→ Your instructions:
Which lines in the listing below contain the word "separation"? Return each of them in full.
** Start of Supplied entries **
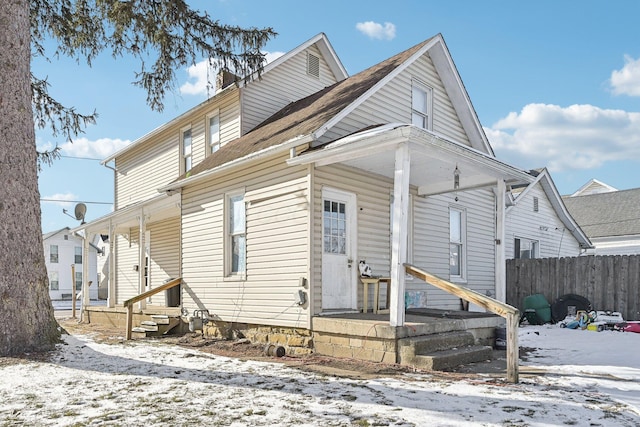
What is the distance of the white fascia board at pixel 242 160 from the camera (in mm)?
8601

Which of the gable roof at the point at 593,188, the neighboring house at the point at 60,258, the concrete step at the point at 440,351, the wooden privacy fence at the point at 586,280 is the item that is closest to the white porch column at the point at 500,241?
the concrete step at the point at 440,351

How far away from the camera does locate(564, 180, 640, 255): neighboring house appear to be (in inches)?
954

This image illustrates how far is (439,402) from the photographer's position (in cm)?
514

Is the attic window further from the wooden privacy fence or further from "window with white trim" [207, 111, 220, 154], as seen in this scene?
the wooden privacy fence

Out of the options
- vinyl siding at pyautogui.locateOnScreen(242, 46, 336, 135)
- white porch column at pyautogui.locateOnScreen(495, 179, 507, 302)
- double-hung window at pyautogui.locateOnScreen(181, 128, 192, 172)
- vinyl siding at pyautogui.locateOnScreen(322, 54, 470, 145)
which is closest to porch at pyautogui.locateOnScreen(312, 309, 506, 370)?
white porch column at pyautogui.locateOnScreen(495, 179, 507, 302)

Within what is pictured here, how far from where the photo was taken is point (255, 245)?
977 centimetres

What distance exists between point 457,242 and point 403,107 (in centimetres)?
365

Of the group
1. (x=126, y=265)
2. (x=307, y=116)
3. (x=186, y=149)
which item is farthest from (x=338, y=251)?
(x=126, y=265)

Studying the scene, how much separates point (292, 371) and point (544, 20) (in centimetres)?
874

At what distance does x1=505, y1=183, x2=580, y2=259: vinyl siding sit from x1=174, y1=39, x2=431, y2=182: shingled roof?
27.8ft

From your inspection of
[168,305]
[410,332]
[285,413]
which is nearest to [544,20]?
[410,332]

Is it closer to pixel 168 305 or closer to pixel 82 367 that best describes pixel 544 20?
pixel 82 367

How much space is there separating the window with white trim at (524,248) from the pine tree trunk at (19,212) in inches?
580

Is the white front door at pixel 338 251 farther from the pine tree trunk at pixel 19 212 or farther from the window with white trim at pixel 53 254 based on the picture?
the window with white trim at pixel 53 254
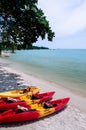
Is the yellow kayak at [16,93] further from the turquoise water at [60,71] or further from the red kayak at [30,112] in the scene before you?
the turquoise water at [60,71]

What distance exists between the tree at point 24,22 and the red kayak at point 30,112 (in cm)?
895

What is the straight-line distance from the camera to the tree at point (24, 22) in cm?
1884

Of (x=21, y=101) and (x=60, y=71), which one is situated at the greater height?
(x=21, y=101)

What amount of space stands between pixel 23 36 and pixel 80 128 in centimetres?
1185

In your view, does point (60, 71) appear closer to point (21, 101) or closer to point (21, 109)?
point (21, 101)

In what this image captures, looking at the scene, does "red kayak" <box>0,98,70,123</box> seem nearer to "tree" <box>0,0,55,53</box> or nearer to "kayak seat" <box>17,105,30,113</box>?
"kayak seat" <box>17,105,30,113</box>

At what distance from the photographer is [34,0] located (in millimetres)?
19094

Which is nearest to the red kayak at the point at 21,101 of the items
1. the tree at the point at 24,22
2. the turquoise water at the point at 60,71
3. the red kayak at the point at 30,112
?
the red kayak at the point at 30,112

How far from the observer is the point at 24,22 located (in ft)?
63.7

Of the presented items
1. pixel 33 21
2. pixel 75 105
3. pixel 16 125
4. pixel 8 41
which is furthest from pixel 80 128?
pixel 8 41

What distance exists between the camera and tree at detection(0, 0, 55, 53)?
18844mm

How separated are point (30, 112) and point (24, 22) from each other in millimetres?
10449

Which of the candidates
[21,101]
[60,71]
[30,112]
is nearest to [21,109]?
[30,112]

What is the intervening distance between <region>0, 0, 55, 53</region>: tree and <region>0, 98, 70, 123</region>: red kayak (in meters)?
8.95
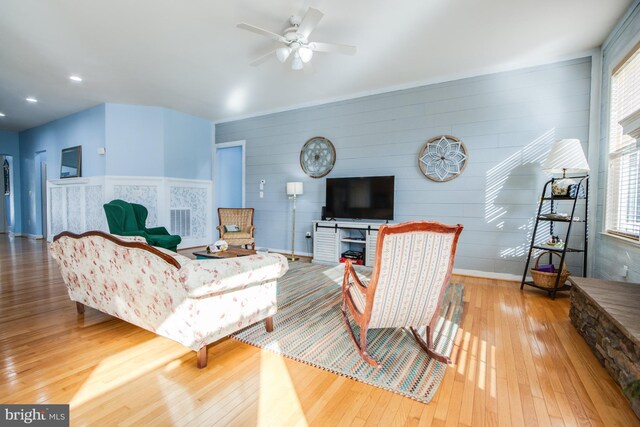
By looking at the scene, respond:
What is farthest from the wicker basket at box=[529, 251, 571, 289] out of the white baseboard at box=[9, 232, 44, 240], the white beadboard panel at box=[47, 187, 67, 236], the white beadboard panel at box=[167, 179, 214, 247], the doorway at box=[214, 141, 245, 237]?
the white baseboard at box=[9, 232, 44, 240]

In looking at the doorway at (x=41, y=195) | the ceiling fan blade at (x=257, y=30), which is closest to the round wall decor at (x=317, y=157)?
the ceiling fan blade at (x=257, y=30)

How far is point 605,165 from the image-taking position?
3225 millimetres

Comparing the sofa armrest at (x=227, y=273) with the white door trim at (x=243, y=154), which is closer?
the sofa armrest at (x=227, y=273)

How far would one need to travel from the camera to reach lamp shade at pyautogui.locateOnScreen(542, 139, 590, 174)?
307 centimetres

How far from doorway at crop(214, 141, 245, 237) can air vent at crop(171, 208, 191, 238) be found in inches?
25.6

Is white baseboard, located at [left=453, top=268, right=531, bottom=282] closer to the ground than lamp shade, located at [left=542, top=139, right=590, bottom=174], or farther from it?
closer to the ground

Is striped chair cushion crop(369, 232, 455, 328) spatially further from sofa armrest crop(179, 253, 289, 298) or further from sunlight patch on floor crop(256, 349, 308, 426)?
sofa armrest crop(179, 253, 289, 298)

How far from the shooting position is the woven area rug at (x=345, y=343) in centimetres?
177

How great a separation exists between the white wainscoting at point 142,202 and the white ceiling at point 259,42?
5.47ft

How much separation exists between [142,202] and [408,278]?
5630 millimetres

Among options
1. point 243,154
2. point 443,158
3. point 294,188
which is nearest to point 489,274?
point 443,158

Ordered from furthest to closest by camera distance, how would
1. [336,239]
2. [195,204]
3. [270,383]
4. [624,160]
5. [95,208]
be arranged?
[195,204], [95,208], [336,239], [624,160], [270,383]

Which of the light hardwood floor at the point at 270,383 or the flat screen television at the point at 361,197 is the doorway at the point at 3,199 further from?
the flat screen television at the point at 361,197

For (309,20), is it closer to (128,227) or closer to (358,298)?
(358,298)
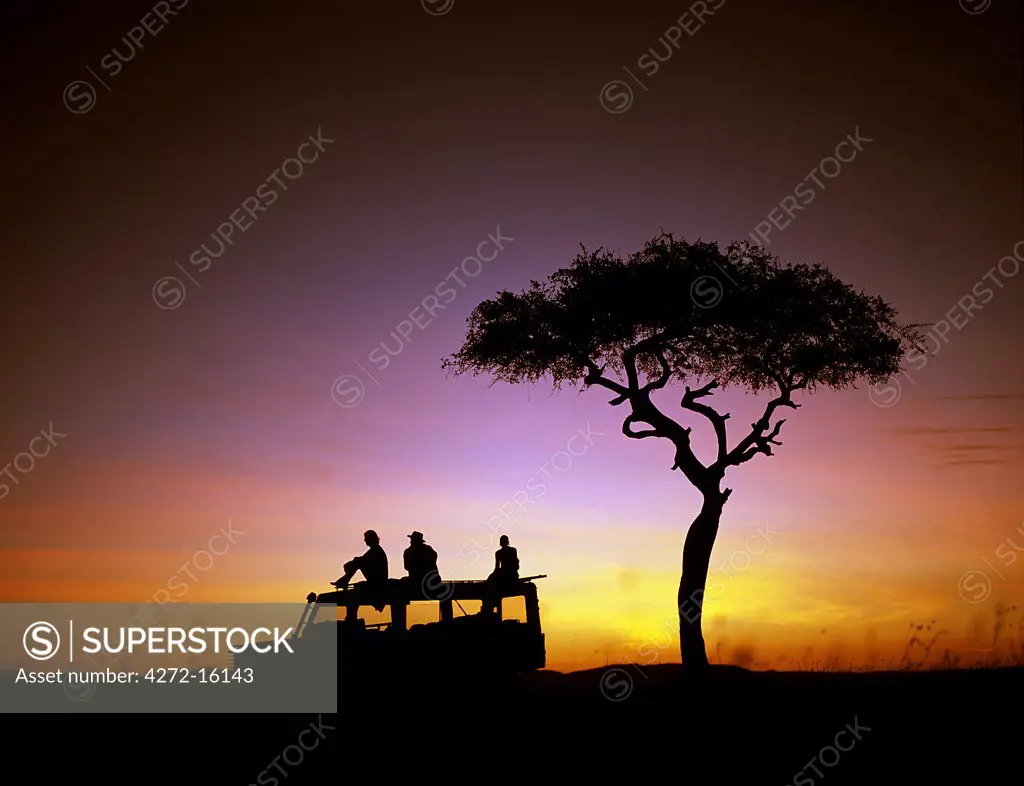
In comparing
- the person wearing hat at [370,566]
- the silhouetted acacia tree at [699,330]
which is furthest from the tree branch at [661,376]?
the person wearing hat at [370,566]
** End of Supplied entries **
** Start of Supplied entries **
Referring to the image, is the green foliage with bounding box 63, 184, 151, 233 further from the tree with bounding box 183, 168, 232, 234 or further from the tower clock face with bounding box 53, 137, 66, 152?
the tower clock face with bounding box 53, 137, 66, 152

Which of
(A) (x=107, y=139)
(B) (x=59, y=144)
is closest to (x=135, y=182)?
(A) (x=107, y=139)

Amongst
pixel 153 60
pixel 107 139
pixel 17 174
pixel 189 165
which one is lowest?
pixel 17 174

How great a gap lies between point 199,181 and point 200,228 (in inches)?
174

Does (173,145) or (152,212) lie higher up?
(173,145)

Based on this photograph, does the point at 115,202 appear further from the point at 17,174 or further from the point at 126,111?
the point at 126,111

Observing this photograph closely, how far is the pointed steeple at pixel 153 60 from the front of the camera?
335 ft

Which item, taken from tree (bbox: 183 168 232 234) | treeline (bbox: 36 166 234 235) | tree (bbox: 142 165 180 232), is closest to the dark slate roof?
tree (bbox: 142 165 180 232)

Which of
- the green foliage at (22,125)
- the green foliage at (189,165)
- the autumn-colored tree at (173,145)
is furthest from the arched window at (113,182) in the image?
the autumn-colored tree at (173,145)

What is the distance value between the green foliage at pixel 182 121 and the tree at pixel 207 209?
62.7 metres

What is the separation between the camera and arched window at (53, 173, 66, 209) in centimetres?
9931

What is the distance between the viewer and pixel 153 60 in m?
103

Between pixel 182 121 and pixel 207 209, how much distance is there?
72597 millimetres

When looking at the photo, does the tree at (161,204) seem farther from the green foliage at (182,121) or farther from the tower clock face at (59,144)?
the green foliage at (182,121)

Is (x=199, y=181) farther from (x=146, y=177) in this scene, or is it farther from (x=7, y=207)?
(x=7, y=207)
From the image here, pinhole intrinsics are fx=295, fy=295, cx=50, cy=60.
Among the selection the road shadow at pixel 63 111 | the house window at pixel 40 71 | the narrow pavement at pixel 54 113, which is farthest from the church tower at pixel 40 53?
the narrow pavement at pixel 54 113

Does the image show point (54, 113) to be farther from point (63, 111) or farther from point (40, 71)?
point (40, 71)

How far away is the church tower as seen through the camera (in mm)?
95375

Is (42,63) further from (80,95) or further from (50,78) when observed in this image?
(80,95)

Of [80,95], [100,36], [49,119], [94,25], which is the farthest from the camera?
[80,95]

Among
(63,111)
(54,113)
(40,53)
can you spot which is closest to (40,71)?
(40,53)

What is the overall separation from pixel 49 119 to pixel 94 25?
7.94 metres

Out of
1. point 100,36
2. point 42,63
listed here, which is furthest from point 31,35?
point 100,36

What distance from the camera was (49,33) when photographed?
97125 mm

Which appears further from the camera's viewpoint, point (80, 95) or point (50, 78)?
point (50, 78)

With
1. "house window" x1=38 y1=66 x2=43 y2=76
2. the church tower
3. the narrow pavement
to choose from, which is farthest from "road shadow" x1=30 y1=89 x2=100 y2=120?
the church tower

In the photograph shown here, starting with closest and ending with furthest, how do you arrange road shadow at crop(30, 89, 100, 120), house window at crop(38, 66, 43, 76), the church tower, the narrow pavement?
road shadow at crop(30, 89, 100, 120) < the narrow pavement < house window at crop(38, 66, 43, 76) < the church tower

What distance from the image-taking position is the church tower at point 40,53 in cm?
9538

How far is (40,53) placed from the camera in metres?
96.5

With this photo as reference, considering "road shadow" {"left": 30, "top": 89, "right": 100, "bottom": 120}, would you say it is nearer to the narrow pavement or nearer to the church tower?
** End of Supplied entries **
→ Full solution:
How great a separation exists between the white wainscoting at point 142,202 and the white ceiling at point 259,42?
How much separation exists between [142,202] and [408,278]?
What is the separation between the camera and arched window at (53, 173, 66, 209) in centimetres?
What is the overall separation from pixel 49 119 to pixel 94 25?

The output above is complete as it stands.